MS TUCKER (continuing):

This debate today continues what the Greens began in November last year, with a motion calling for a government strategy to address the decline in bulk-billing, in the context of an irresponsible federal government attitude.

Of course, the federal context has shifted even further from what ought to be the core business of government, with John Howard's fixation on the war. In the Canberra Times on 14 February, the federal Treasurer, Peter Costello, responded to the Australian Medical Association's call for a 1.5 per cent increase in the Medicare levy by saying that defence was the top priority. We will be talking about the war later today, so I will not go into detail on that at the moment.

Mr Costello is quoted in this article as saying:

"We won't be increasing expenditures by billions of dollars... In a difficult budgetary situation with troops already pre-deployed to the Middle East and the expenses involved in the defence build-up, the priority for expenditures will be defence."

This is an outrageous situation. The United Nations Secretary General is not calling on us to do this. We are following a president who was not even properly elected. I support very strongly this motion for the government to take a strong position to the next health ministers meeting. In fact, as members are aware, I have prepared an amendment to the motion to make it clear that the assembly encourages the government to take a strong position. I do not know at this stage what they will be saying at the meeting. That is the amendment I am talking to now.

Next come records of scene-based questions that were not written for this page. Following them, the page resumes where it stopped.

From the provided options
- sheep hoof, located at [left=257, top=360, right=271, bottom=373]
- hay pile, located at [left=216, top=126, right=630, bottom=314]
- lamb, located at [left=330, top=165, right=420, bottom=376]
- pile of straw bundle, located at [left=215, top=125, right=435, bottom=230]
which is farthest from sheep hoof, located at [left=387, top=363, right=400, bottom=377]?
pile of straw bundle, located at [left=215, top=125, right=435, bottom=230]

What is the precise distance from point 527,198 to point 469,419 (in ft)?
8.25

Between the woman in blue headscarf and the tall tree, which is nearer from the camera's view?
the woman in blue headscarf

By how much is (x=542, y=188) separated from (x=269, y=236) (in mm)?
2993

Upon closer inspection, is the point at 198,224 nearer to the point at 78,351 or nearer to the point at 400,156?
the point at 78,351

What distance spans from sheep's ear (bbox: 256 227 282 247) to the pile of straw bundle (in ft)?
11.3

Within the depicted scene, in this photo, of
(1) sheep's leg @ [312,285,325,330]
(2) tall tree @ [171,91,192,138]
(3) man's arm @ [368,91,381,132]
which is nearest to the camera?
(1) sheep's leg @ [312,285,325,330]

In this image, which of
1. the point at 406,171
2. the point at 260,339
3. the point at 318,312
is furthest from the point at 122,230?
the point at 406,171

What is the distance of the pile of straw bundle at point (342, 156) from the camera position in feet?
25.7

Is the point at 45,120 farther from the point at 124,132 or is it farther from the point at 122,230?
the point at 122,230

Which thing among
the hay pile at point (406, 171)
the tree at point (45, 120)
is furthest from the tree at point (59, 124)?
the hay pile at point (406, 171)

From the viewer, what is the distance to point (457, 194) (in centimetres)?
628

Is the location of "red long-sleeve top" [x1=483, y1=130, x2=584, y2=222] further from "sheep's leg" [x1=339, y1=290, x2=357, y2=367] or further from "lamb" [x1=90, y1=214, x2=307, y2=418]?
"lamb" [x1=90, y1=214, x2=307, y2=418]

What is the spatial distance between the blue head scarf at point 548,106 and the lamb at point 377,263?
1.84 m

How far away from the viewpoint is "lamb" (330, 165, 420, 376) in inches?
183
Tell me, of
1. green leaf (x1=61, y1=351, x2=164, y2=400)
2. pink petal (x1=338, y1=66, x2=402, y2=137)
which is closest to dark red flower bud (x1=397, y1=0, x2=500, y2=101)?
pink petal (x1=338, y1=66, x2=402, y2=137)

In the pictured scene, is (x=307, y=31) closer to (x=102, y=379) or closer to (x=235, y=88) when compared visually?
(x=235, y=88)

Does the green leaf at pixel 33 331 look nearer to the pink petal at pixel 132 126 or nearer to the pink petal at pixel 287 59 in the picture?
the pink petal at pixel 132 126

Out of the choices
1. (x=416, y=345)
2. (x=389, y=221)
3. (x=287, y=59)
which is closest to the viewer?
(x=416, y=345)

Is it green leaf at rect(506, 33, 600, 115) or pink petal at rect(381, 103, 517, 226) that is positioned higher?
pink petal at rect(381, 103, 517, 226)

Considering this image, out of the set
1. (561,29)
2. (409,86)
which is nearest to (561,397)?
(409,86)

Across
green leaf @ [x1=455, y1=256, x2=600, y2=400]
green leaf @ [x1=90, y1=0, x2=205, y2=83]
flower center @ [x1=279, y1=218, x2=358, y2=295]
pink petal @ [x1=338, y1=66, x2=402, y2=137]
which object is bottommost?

In our community at the moment, there is clearly a terrible lack in the availability of bulk-billing. Basically, the federal health minister's responses in recent months to the increasing attention to the bulk-billing crisis has been to talk about shortages in rural areas. Whilst this is also clearly a serious gap-there are communities left with no GPs when the local GP retires after 20 years because there is no-one willing to live with the conditions-the ACT's rate of bulk-billing is at a similar level to that in many rural communities.

The ACT has been left out of metropolitan fringe and rural initiatives, and yet we are firmly at the bottom end of the scale for bulk-billing access. Having insisted on setting up basic medical services as independent contractors, the government has made the conditions almost untenable. Something has to give.

I note with concern the decline not only in the ACT, but around Australia, and the federal government's misplaced and misguided priorities. The main point I want to make now about my amendment is that we are making the motion more proactive at the meeting with the Commonwealth by encouraging the government to strongly argue the concerns being raised in the Assembly today.